List every line below that contains the string "from", matching its case exactly.

• **Records for this task**
* Start *
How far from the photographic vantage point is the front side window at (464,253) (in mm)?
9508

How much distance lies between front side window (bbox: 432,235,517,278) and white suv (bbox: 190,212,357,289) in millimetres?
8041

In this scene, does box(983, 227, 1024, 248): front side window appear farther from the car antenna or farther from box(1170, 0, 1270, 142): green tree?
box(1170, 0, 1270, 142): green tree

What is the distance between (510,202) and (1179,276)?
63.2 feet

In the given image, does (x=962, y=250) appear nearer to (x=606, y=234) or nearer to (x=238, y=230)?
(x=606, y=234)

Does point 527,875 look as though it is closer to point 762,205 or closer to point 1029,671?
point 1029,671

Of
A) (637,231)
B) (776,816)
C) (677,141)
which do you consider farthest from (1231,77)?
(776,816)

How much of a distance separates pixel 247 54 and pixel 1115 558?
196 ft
* End *
* Start *
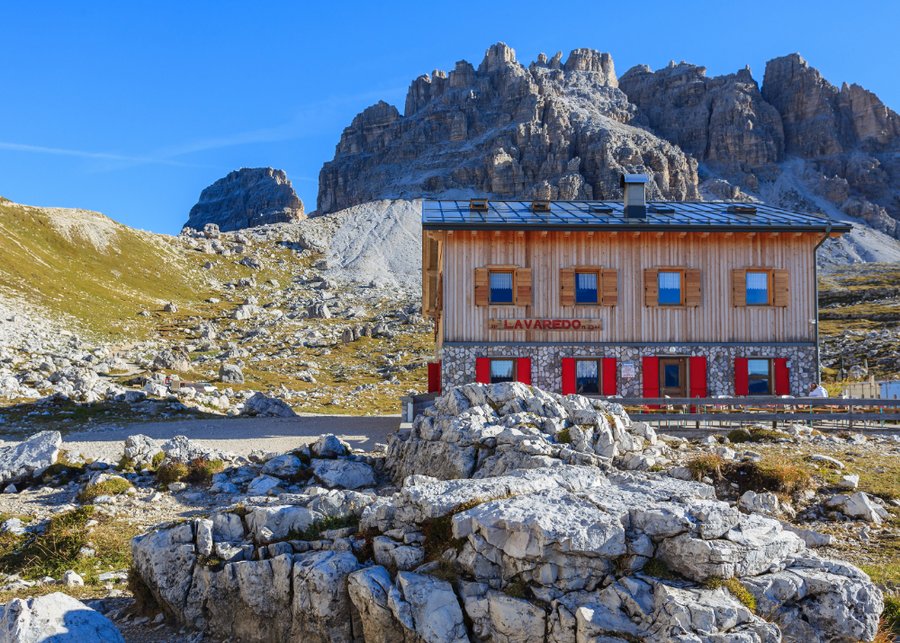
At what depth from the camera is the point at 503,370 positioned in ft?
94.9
* End *
• **The reply**
How far from the photographic vantage point is the front side window at (464,253) (in mm)?
In this scene, does box(983, 227, 1024, 248): front side window appear farther from the car antenna or farther from box(1170, 0, 1270, 142): green tree?
which do you consider farthest from (1231,77)?
At what depth from the camera is the point at 503,370 positioned in ft?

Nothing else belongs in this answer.